Skip to main content

Training Jobs

Overview

Training Jobs enable users to conduct distributed training and fine-tuning of machine learning models efficiently. It allows for seamless scaling from a single machine to a large-scale distributed setup using APIs and interfaces. It is highly extensible and portable, supporting deployment across various cloud environments and integration with diverse ML frameworks. It also leverages advanced scheduling techniques to optimize resource usage and cost savings. The operator supports custom resources for different ML frameworks, such as PyTorch, TensorFlow and MPI.

You can find the Training Job feature under AI Studio here.

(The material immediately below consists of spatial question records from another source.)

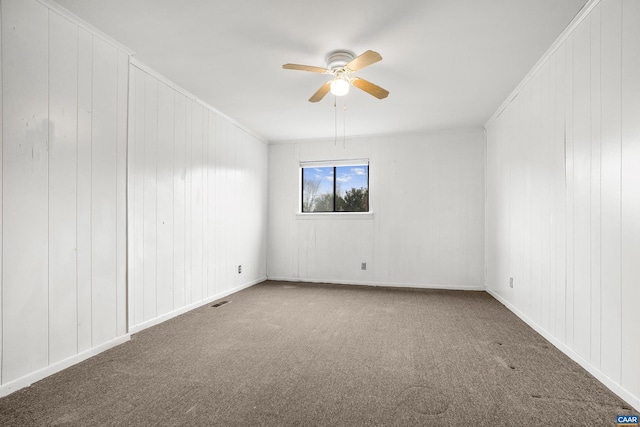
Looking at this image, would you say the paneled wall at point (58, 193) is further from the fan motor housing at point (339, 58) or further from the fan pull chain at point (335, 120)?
the fan pull chain at point (335, 120)

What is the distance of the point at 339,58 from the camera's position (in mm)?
2789

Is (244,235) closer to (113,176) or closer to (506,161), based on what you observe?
(113,176)

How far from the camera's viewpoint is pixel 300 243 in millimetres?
5742

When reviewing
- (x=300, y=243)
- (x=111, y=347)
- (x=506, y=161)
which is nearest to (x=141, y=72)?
(x=111, y=347)

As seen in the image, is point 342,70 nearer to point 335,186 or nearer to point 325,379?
point 325,379

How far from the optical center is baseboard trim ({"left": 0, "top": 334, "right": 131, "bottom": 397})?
193cm

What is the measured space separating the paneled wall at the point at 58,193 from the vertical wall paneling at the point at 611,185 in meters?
3.47

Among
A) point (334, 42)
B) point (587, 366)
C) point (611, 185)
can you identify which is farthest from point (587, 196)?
point (334, 42)

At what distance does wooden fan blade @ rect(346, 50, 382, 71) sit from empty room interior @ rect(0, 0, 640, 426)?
43mm

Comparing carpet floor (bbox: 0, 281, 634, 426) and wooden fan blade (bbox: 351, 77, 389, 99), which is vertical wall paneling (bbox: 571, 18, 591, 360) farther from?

Other than web interface, please refer to SDK documentation here, or CLI documentation here.


Other info

In AI Studio, machine learning workloads typically fall into one of two broad categories:

  1. Interactive Sessions:
    In this scenario, a data scientist opens an interactive environment. This can be fulfilled by either container terminal sessions, or our cloud Jupyter notebooks. This hands-on approach allows the Machine learning engineers or data scientists to iteratively develop, debug, and refine models in real time.
  2. Training Jobs:
    Here, a data scientist packages the necessary code, data, and configurations into a self-contained workload and submits it for execution – which can run on distributed scale over multiple worker or machines. Once the process starts, it runs without continuous human intervention. The data scientist can then periodically check logs, metrics, and outputs after the training concludes, rather than actively monitoring or interacting with the process.